Australia will not sell uranium to Pakistan even if sales begin to its nuclear-armed rival, India, Foreign Minister Alexander Downer said on Wednesday. <b1>
Downer declined to confirm media reports that the Cabinet’s National Security Committee has accepted his proposal to sell uranium to India despite its refusal to sign an international non-proliferation treaty.
“It does constitute a shift in policy if we finally announce this change,” Downer told
Australian Broadcasting Corp
But he said it would not signal that Pakistan and Israel — two other nuclear powers that have not signed the nonproliferation treaty — would also acquire nuclear fuel from Australia, which holds 40 per cent of the world’s known uranium reserves.
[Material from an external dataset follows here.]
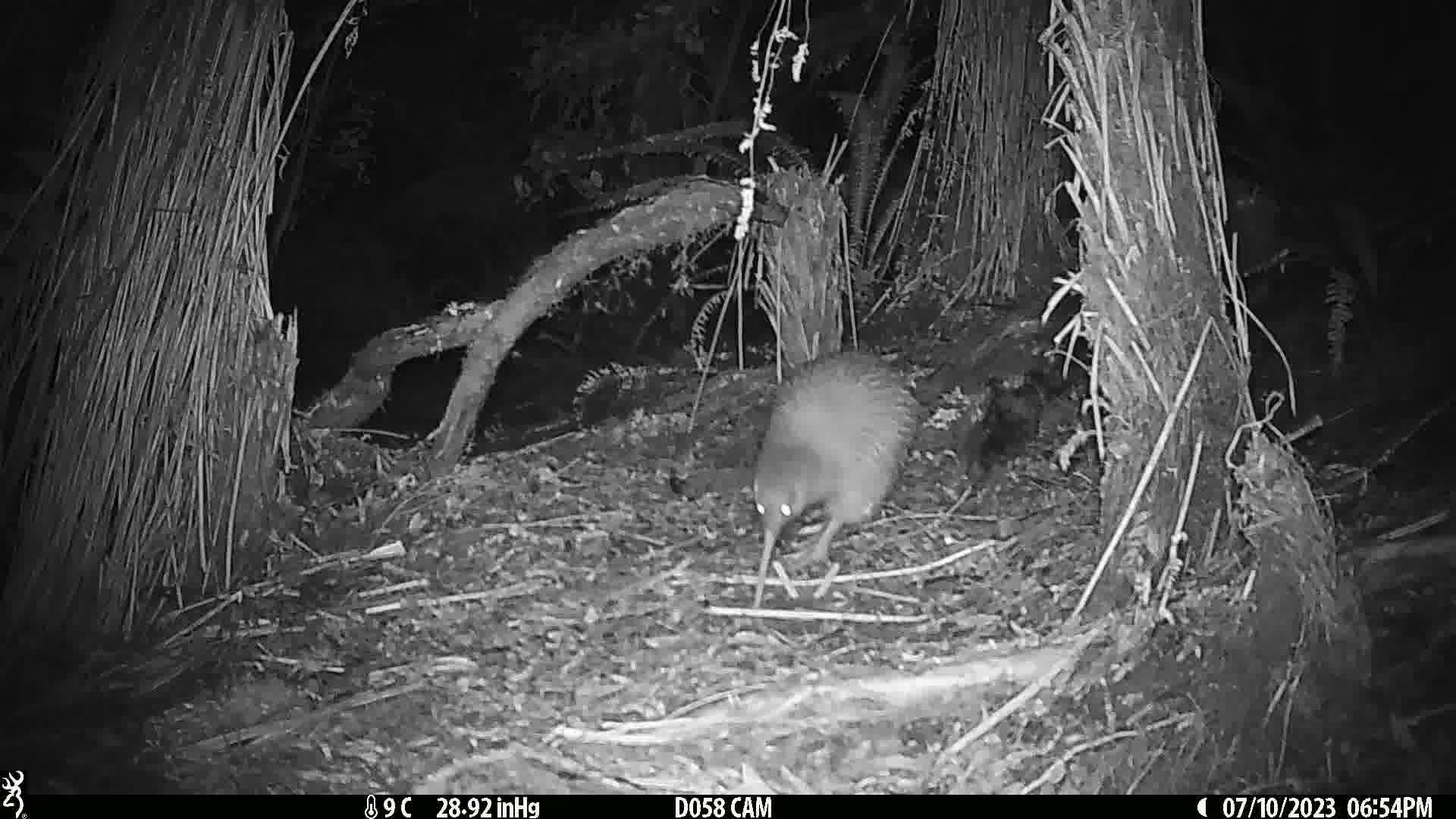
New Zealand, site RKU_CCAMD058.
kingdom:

“We won’t be considering selling uranium to Pakistan because Pakistan has a long record of proliferation,” Downer said.
“Israel, I don’t think wants to import uranium from Australia under any circumstances,” he added, without elaborating. Downer said it was impossible to predict when Australia would be able to negotiate a safeguards agreement with New Delhi — which would include a condition that UN inspectors be allowed access to India’s civilian nuclear power plants. “That, if I may say so, enhances the nuclear nonproliferation regime, it doesn’t weaken it,” he added.
Opposition leader Kevin Rudd, who hopes to become PM after elections due around October, said selling uranium to a country that has not signed the nonproliferation treaty would send the wrong message to the world. “It is a very bad development indeed when we have the possibility of the government of Australia stepping outside the nonproliferation treaty, saying it’s OK to sell uranium to a country which isn’t a signatory,” he told reporters.